> **MATERIAL PROVIDED**
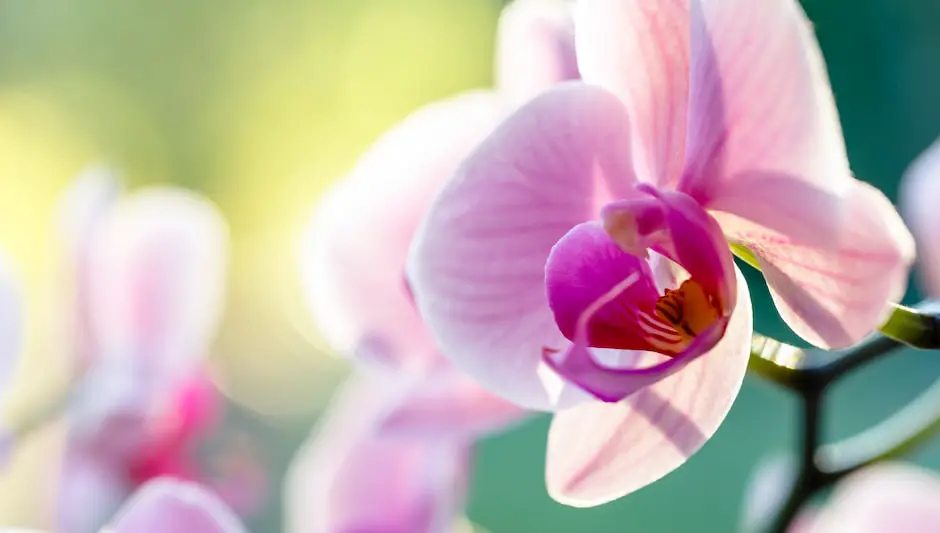 can orchids be planted in soil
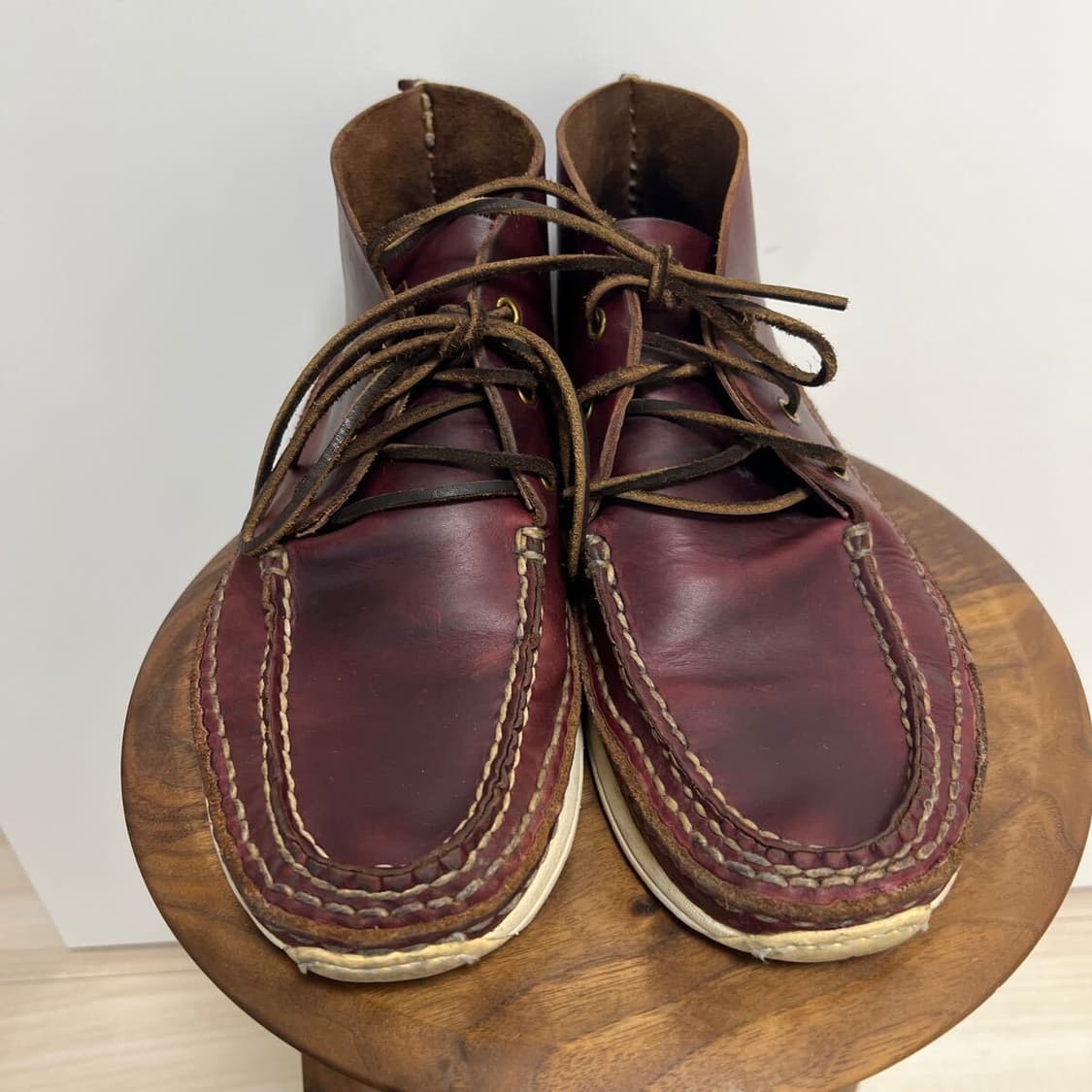 Visvim VOYAGEUR MOC W-FOLK W6 23.5-24.5 Visvim VOYAGEUR MOC W-FOLK W6 23.5-24.5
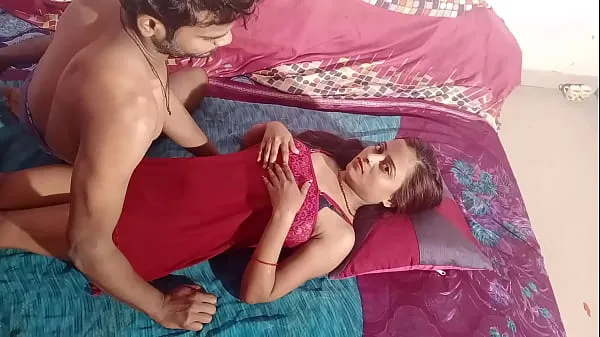 Горячие Страстный секс индийской пары из Лакхнау на их годовщинутеплые фильмы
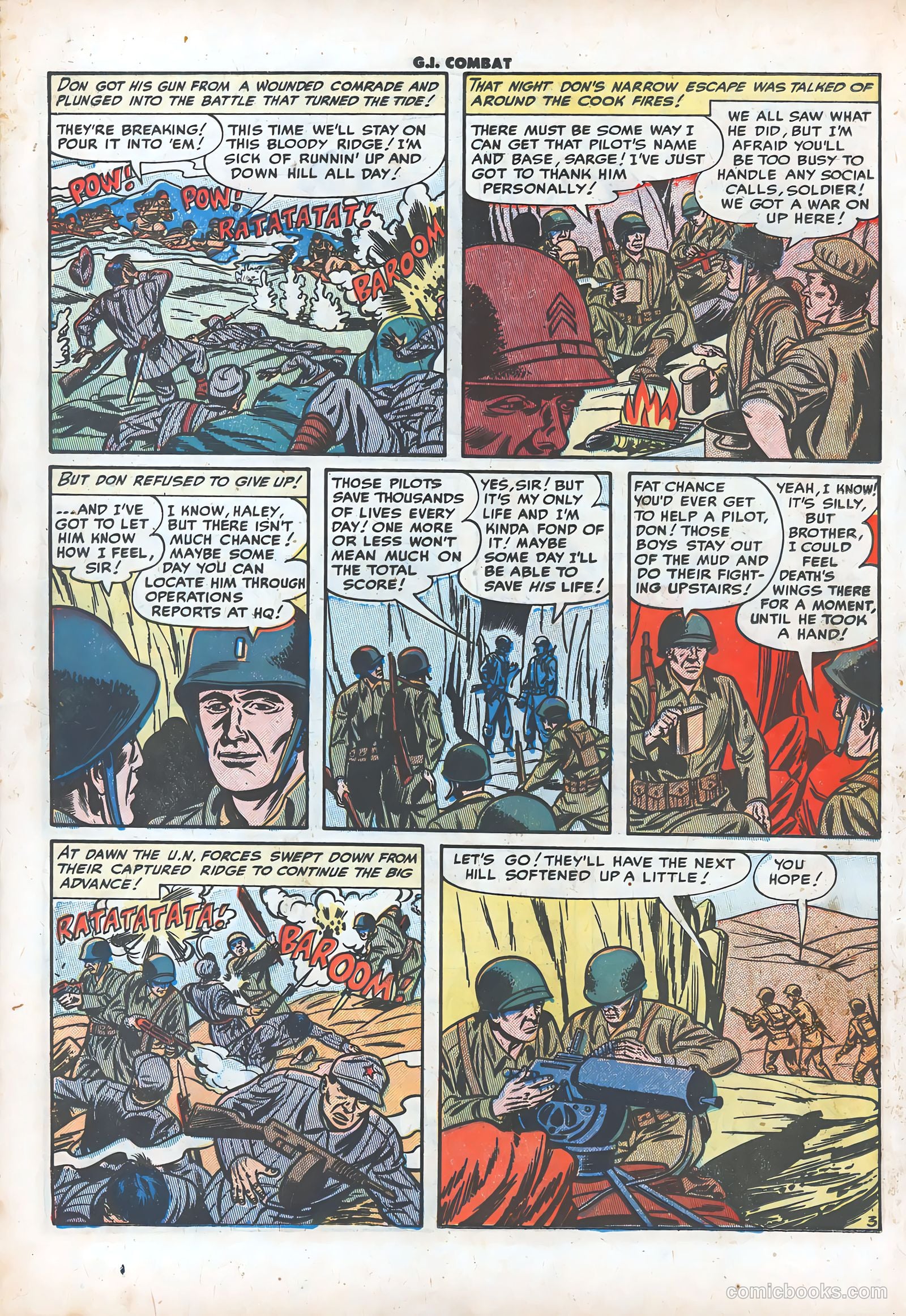 G.I. Combat #6 — page 20 of 36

> **WHAT TO PRODUCE**
Restate the data above word for word, omitting every picture.

> **EXPECTED OUTPUT**
 can orchids be planted in soil
 Visvim VOYAGEUR MOC W-FOLK W6 23.5-24.5 Visvim VOYAGEUR MOC W-FOLK W6 23.5-24.5
 Горячие Страстный секс индийской пары из Лакхнау на их годовщинутеплые фильмы
 G.I. Combat #6 — page 20 of 36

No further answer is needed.